§ **Stated goal**
Repeat every entry word for word, skipping the pictures.

§ **Records to use**
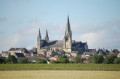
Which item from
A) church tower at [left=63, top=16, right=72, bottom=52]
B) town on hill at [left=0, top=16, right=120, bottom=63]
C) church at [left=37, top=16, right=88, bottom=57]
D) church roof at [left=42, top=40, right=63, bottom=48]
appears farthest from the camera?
church roof at [left=42, top=40, right=63, bottom=48]

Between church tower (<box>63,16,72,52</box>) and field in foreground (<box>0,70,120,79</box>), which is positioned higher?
church tower (<box>63,16,72,52</box>)

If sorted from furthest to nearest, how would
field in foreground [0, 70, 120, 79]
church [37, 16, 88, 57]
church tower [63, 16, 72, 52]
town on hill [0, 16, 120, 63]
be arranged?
church tower [63, 16, 72, 52]
church [37, 16, 88, 57]
town on hill [0, 16, 120, 63]
field in foreground [0, 70, 120, 79]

§ **Worked solution**
Which item from
A) church tower at [left=63, top=16, right=72, bottom=52]
B) town on hill at [left=0, top=16, right=120, bottom=63]
C) church at [left=37, top=16, right=88, bottom=57]
D) church roof at [left=42, top=40, right=63, bottom=48]
appears farthest from the camera?
church roof at [left=42, top=40, right=63, bottom=48]

Between church tower (<box>63,16,72,52</box>) and field in foreground (<box>0,70,120,79</box>), which is positioned higher?
church tower (<box>63,16,72,52</box>)

If sorted from furthest to nearest, how would
field in foreground [0, 70, 120, 79]
church [37, 16, 88, 57]
church tower [63, 16, 72, 52]
town on hill [0, 16, 120, 63]
be arranged?
church tower [63, 16, 72, 52]
church [37, 16, 88, 57]
town on hill [0, 16, 120, 63]
field in foreground [0, 70, 120, 79]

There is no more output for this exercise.